Fix/large email queries 2
2014-05-29 16:37:25 -04:00
parent e69749c9df 5b769df452
commit b15f3f1951
7 changed files with 69 additions and 76 deletions
--- a/CHANGELOG.rst
+++ b/CHANGELOG.rst
@@ -5,6 +5,9 @@ These are notable changes in edx-platform.  This is a rolling list of changes,
 in roughly chronological order, most recent first.  Add your entries at or near
 the top.  Include a label indicating the component affected.

+LMS: Update bulk email implementation to lessen load on the database
+by consolidating chunked queries for recipients into a single query.
+
 Blades: Fix link to javascript file in ChoiceTextResponse. BLD-1103.

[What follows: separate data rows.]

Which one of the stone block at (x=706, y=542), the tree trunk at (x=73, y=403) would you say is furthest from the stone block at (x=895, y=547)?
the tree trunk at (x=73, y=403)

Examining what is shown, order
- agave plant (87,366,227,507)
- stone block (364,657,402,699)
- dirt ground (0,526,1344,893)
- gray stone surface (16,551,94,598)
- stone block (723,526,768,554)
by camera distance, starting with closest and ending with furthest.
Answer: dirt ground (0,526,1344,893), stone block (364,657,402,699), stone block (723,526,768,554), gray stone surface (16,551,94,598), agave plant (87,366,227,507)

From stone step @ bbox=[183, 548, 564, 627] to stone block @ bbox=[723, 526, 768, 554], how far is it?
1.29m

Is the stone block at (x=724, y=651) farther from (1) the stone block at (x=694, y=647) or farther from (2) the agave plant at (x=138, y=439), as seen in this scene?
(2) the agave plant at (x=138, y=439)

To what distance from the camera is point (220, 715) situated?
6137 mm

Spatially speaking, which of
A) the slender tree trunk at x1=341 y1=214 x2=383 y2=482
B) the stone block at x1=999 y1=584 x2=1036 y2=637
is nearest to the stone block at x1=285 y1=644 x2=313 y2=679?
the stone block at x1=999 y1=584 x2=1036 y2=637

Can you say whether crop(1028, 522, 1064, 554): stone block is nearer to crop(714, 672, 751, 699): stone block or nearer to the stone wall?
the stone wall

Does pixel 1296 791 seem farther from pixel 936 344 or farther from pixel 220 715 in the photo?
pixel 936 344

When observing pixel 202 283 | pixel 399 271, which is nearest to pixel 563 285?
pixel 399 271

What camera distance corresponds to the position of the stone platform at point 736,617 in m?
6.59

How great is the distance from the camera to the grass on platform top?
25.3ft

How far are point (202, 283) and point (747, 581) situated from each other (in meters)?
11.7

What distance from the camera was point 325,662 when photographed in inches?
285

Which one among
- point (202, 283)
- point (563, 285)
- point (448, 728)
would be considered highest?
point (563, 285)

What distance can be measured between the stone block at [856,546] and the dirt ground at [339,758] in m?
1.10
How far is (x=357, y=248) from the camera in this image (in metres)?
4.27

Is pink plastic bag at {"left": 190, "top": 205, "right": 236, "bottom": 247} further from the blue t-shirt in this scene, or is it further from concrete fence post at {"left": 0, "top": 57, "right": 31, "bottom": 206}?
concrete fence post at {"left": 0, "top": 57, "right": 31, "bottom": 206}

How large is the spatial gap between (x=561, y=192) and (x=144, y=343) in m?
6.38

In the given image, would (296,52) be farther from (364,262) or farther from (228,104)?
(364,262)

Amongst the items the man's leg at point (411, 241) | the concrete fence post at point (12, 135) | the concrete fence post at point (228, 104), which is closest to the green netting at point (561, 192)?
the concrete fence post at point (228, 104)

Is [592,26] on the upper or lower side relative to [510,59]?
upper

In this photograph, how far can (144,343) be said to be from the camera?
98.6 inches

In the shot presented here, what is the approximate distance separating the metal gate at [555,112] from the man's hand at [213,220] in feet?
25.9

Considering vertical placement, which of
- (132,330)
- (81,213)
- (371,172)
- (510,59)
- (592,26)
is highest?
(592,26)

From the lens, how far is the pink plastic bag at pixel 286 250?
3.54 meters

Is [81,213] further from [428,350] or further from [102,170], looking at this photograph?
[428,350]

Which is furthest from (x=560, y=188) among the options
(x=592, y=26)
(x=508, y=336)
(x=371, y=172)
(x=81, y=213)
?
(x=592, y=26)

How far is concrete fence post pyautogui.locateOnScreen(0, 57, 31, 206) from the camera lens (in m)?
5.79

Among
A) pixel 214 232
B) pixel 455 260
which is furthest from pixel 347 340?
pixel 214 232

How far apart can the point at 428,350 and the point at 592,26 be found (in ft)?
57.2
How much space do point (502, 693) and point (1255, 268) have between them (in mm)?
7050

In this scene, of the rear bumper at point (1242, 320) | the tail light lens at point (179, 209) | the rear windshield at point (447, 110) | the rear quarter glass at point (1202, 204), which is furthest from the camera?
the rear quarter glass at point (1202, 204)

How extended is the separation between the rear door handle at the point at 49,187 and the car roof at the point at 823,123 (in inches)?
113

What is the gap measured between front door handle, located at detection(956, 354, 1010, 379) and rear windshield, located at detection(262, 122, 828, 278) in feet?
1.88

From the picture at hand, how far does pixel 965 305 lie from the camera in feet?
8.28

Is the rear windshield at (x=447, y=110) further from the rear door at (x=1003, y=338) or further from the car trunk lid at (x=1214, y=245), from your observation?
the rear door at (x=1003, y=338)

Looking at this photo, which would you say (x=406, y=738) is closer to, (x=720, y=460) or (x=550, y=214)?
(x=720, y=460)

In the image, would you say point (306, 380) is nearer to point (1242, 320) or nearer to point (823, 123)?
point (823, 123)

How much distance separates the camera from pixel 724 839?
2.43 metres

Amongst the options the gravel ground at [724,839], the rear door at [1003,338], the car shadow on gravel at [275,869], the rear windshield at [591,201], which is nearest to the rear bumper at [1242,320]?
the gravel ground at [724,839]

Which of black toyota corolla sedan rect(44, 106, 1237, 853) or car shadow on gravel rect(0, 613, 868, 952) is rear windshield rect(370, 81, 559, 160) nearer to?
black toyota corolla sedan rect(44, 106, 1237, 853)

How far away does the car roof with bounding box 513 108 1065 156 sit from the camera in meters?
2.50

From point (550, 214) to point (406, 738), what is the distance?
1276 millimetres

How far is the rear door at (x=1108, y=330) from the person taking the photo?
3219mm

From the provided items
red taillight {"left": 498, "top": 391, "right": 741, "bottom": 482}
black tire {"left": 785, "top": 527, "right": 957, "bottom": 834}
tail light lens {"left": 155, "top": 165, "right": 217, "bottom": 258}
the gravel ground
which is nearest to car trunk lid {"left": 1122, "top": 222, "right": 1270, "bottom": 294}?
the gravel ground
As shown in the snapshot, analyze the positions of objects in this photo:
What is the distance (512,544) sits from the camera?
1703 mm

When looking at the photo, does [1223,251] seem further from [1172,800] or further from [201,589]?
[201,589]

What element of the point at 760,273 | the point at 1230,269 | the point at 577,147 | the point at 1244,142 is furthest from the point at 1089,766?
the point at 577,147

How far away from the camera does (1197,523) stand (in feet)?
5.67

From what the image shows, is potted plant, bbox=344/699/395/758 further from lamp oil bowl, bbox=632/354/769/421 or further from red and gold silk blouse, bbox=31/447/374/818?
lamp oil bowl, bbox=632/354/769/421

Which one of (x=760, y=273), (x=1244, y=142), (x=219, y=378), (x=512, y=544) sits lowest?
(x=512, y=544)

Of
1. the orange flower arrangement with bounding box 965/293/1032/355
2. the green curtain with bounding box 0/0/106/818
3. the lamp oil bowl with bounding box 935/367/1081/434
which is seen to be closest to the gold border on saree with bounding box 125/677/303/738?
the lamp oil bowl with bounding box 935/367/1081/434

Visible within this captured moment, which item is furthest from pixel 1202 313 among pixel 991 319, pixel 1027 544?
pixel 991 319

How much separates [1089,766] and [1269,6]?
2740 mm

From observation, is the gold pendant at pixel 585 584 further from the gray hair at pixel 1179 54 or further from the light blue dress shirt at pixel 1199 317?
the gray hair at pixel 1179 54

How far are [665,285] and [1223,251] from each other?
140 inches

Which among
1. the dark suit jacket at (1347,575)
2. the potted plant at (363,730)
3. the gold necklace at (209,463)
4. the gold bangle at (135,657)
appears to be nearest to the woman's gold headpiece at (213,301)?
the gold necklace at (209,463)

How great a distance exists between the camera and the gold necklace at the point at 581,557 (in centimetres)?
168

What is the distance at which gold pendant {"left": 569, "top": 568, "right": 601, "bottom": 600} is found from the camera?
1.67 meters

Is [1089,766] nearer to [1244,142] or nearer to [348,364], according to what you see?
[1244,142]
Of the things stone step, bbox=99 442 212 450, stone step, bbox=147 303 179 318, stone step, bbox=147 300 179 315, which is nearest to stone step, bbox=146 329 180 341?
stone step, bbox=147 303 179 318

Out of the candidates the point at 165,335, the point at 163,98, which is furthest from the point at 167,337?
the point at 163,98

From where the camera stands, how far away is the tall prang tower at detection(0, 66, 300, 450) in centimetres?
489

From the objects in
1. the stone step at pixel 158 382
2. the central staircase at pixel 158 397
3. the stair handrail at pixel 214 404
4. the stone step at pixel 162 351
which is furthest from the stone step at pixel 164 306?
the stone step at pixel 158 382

 All: refactored code to handle course_ids, module_ids, etc in a cleaner way.
--- a/lms/djangoapps/bulk_email/tasks.py
+++ b/lms/djangoapps/bulk_email/tasks.py
@@ -46,6 +46,7 @@ from instructor_task.subtasks import (
    update_subtask_status,
 )
 from xmodule.modulestore import Location
+from util.query import use_read_replica_if_available

 log = get_task_logger(__name__)

@@ -109,7 +110,7 @@ def _get_recipient_queryset(user_id, to_option, course_id, course_location):
    else:
        staff_qset = CourseStaffRole(course_id).users_with_role()
        instructor_qset = CourseInstructorRole(course_id).users_with_role()
-        recipient_qset = staff_qset | instructor_qset
+        recipient_qset = (staff_qset | instructor_qset).distinct()
        if to_option == SEND_TO_ALL:
            # We also require students to have activated their accounts to
            # provide verification that the provided email address is valid.
@@ -118,11 +119,20 @@ def _get_recipient_queryset(user_id, to_option, course_id, course_location):
                courseenrollment__course_id=course_id,
                courseenrollment__is_active=True
            )
-            recipient_qset = recipient_qset | enrollment_qset
-        recipient_qset = recipient_qset.distinct()
+            # Now we do some queryset sidestepping to avoid doing a DISTINCT
+            # query across the course staff and the enrolled students, which
+            # forces the creation of a temporary table in the db.
+            unenrolled_staff_qset = recipient_qset.exclude(
+                courseenrollment__course_id=course_id, courseenrollment__is_active=True
+            )
+            # use read_replica if available:
+            unenrolled_staff_qset = use_read_replica_if_available(unenrolled_staff_qset)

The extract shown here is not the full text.